In the sermon excerpt below, what did King Herod do after hearing reports of a rival king's birth in Bethlehem?
┌─ Text
What he’s really looking for, in fact, is a quality of life that Jesus promises to us disciples in the Sermon on the Mount: “Everybody who hears these words of mine and puts them into practice is like a wise builder who built a house on bedrock. The rain fell, the floods came, and the wind blew and beat against that house. It didn’t fall because it was firmly set on bedrock. But everybody who hears these words of mine and doesn’t put them into practice will be like a fool who built a house on sand. The rain fell, the floods came, and the wind blew and beat against that house. It fell and was completely destroyed.”

Please notice: whether we’re faithful followers of Jesus or not, Jesus tells us that the storms and the floods and the strong winds are going to come and threaten our lives. Don’t we know it? When, for instance, we’re shocked by a horrifying national crisis, as we were last Friday… Senseless tragedy is a part of the Christmas story, too. In the wake of the good news of Christ’s birth, after all—in the wake of peace on earth, good will toward men—King Herod, hearing reports of the birth of a rival king in Bethlehem, sent soldiers to slaughter every male child aged two and under. My point is the senselessly violent world in which we so often find ourselves is the same senselessly violent world into which God sent his Son. And he sent his Son to defeat the very forces of sin and evil and death that so often hold sway in our world. And there will come a day, when this victory Christ won will be apparent. In the meantime, we can afford to wait, with hope. Among other things, Christmas means that there will come a day when the Herods of the world will face the justice they so richly deserve. And I look forward to that day!
└─
┌─ Material
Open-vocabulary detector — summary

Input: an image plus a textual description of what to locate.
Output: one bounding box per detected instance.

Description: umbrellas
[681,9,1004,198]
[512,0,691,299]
└─
┌─ Material
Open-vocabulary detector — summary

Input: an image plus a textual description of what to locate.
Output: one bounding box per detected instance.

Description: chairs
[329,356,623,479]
└─
## Written answer
He sent soldiers to slaughter every male child aged two and under.